それにロザリンドは弱者に手を上げられない性格だと書いてあったし、演劇部で元の自分に嫌悪感を抱いているのならば、より成り切る事を目指して “ソレ” を外す事などをしない筈!
「うおおおっ!!」
「くぅ……」
なら……利くまで、ぶっ叩くしかない!
「いい加減にしたまえ!」
「う、おおっ!?」
煙を払うような気軽な動作と、所作に似合わぬ声をもって、俺は無様に弾き飛ばされる。
アスファルトに転がり、傷こそない物の瓦礫がどこかへ飛んで行ってしまった。
「君の熱意はよくわかった。外道な行いをしても、守りたいというその気持ち。敬意を表しても良いぐらいだ……だからこそ、諦めたまえ」
「―――しい」
「……? 何だ―――」
「喧しい!!」
「! まだ突っ込んで……!」
打ちに溜まった鬱憤を吐き出すかのように怒号を叩きつけ、俺は素手のままに走りだした。
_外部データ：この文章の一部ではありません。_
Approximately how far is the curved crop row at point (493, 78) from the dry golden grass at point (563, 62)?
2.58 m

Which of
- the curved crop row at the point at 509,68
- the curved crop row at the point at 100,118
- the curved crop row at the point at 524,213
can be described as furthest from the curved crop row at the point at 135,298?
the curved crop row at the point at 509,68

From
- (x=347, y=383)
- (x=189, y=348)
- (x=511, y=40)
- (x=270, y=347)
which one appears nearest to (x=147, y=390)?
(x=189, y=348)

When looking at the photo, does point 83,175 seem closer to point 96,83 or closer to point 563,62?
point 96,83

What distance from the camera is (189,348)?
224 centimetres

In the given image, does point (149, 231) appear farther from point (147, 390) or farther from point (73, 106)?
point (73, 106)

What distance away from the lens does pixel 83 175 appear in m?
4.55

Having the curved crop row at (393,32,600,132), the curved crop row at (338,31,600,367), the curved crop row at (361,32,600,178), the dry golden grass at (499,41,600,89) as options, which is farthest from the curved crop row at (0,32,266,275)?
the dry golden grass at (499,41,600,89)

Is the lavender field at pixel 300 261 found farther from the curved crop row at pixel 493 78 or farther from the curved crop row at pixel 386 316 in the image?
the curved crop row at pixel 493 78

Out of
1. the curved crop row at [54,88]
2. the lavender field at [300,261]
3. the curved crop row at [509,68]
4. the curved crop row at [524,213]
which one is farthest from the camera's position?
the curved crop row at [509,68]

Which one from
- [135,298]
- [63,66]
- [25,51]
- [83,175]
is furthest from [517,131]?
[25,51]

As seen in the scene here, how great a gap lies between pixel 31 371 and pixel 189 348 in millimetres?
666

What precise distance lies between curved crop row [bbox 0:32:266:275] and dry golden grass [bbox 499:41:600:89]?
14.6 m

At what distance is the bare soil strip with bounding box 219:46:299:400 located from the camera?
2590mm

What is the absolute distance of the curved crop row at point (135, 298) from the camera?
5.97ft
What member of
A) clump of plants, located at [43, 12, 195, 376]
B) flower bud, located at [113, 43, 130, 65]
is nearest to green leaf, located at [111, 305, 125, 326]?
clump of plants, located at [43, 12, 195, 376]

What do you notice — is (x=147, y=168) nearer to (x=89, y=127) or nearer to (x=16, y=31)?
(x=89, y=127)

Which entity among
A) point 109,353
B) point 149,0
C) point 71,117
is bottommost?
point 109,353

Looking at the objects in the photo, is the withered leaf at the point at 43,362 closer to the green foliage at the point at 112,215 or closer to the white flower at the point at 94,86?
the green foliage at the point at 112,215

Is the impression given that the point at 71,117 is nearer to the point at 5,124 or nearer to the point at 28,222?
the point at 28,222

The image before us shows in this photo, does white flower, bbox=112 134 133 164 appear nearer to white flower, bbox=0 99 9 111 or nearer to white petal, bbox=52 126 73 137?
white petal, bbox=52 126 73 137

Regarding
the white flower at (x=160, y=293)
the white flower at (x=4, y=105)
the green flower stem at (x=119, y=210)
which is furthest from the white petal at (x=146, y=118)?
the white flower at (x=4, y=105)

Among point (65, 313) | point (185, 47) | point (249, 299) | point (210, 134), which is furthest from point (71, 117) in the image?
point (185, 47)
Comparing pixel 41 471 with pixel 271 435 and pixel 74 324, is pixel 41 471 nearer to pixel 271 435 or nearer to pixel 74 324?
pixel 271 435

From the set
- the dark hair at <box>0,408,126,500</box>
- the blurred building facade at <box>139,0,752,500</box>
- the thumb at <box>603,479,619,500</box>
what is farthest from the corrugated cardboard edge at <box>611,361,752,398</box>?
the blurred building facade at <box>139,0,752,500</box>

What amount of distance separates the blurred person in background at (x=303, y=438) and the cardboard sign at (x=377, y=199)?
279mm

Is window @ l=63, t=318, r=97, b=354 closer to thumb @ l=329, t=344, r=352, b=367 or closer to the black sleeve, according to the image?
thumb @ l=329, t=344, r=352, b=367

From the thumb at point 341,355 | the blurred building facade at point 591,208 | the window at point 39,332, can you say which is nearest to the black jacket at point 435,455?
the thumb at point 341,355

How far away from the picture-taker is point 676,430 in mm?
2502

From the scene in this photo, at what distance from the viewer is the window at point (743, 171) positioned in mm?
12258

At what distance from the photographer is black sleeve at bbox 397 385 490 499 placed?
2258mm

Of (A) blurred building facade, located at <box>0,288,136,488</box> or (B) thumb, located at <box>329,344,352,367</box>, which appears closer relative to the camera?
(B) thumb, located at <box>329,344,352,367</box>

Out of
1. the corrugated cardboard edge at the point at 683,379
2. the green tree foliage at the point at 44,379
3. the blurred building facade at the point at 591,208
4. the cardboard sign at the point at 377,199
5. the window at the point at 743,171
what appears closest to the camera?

諦めろ? それはお前じゃあ無く、俺達が決める事だ……!
まだ諦めるには足らない……マリスが回復するまで持ちこたえれば、まだ希望はある! 利かなくてもいい、どんな手段でもいい、それまで持ちこたえさせる!
「おおおぉぉっ!!」
「……全く」
あきれ顔で頭を振り拳を振りかぶる俺を見て、軽く片手を出して対処するロザリンドの所作が……ただただ俺の逆鱗を刺激する……!
利く利かないじゃねえ―――それにかかわらず、持ちこたえさせなけりゃいけねえんだよ……っ!